The big debate for many parents with students attending university is whether student loans are paid off during or after their time at university. But what if never paying off the loan made more sense?
Reports from the Financial Times indicate that 70% of students who left university in 2016 aren’t expected to finish repaying their loans before the 30-year cut off when any outstanding balance is wiped out.
So, we have done some calculations to see if this is true and the results are astonishing. Assuming a 3-year course with £9250 frozen until 2019 along with a yearly maintenance loan of £8200 (the maximum available in 2018) the total amount outstanding on graduation was calculated to be £63,728.00. The table below shows a student’s starting salary (with the assumption that the salary escalates at 2% per annum), what they might be expected to pay back at today’s prices and the outstanding balance written off after 25 years.

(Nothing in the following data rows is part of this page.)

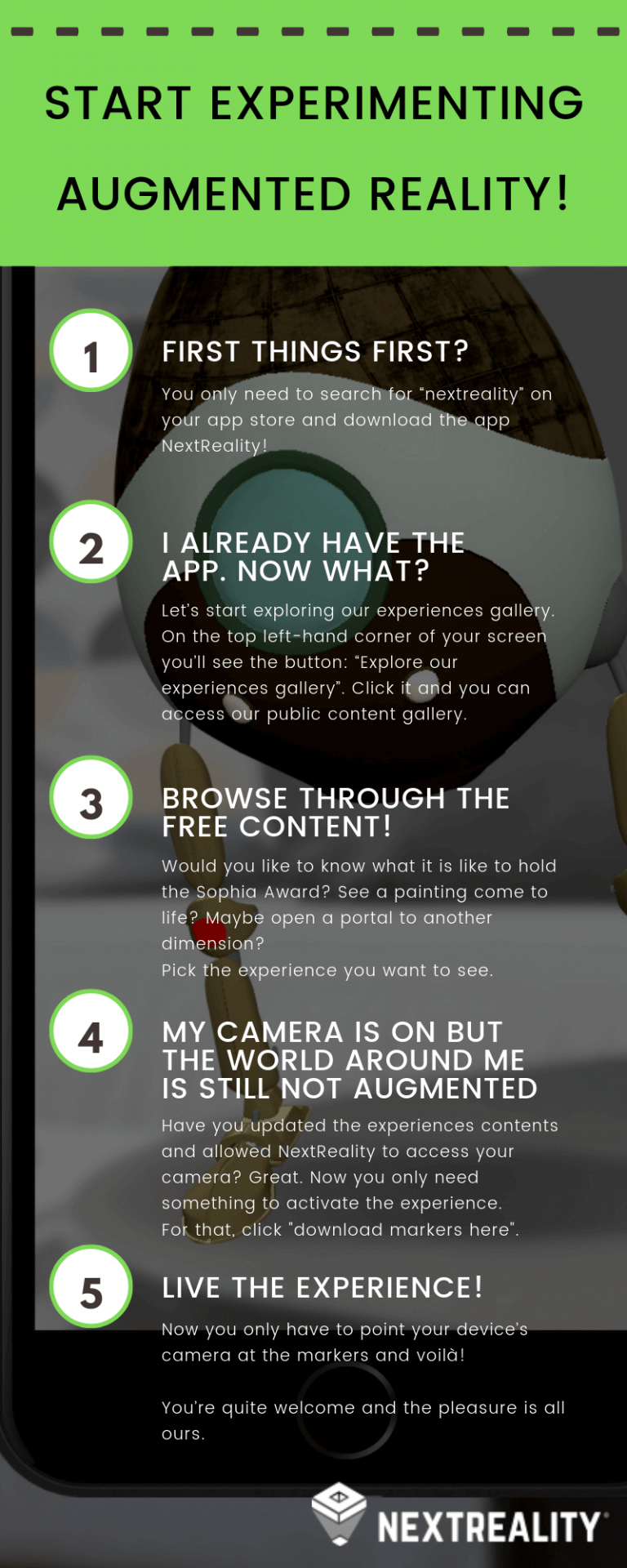 START EXPERIMENTING AUGMENTED REALITY!

1

FIRST THINGS FIRST?

You only need to search for “nextreality” on your app store and download the app NextReality!

2

I ALREADY HAVE THE APP. NOW WHAT?

Let’s start exploring our experiences gallery. On the top left-hand corner of your screen you’ll see the button: “Explore our experiences gallery”. Click it and you can access our public content gallery.

3

BROWSE THROUGH THE FREE CONTENT!

Would you like to know what it is like to hold the Sophia Award? See a painting come to life? Maybe open a portal to another dimension?
Pick the experience you want to see.

4

MY CAMERA IS ON BUT THE WORLD AROUND ME IS STILL NOT AUGMENTED

Have you updated the experiences contents and allowed NextReality to access your camera? Great. Now you only need something to activate the experience.
For that, click "download markers here".

5

LIVE THE EXPERIENCE!

Now you only have to point your device’s camera at the markers and voilà!

You’re quite welcome and the pleasure is all ours.

NEXTREALITY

Starting Salary | Amount paid over the lifetime of the loan | Amount written off after 25 years |
£10,000.00 | Nil | £129,546.00 |
£15,000.00 | £3,717.00 | £125,948.00 |
£20,000.00 | £16,412.00 | £109,955.00 |
£25,000.00 | £30,826.00 | £90,859.00 |
£30,000.00 | £45,239.00 | £71,763.00 |
£35,000.00 | £59,653.00 | £52,667.00 |
£40,000.00 | £74,067.00 | £33,571.00 |
£45,000.00 | £88,480.00 | £14,475.00 |
£50,000.00 | £92,684.00 | £0.00 |
And things only get better; if your daughter or son takes a career break after having children that’s more years where the loan remains unpaid and less time before the 25-year time limit arrives.
Student loans are like no other borrowing. They can be likened to a ‘no win, no fee’ education, in the sense that those who land highly paid jobs may pay their loan in full, but those who don’t gain as much financially from going to university will pay less.
The loan will only be repaid if a graduate has a starting salary of at least £50,000, and that this salary increases at 2% above RPI each year for 25 years. If their salary falls below the threshold at any point, repayments will stop. As you can imagine for many the possibility of maintaining salary increases 2% above RPI is a tall order.
You might be wondering – does the loan affect the students credit score? Well interestingly whilst most credit relationships are picked up by credit scoring companies, student loans aren’t.
In summary, whilst the five figure sums that students are left with following a university education can be daunting, in reality the student loan system works like no other credit facility; students only need to repay it if they earn over the threshold, repayments will increase or decrease according to earnings, repayment is automatic through the tax system, it doesn’t tarnish their credit rating and they won’t be hounded by debt collectors.
Before you reach for the cheque-book to repay the student loan it might be worth considering whether the same funds might not be put to better use as a house deposit or even as a pension contribution.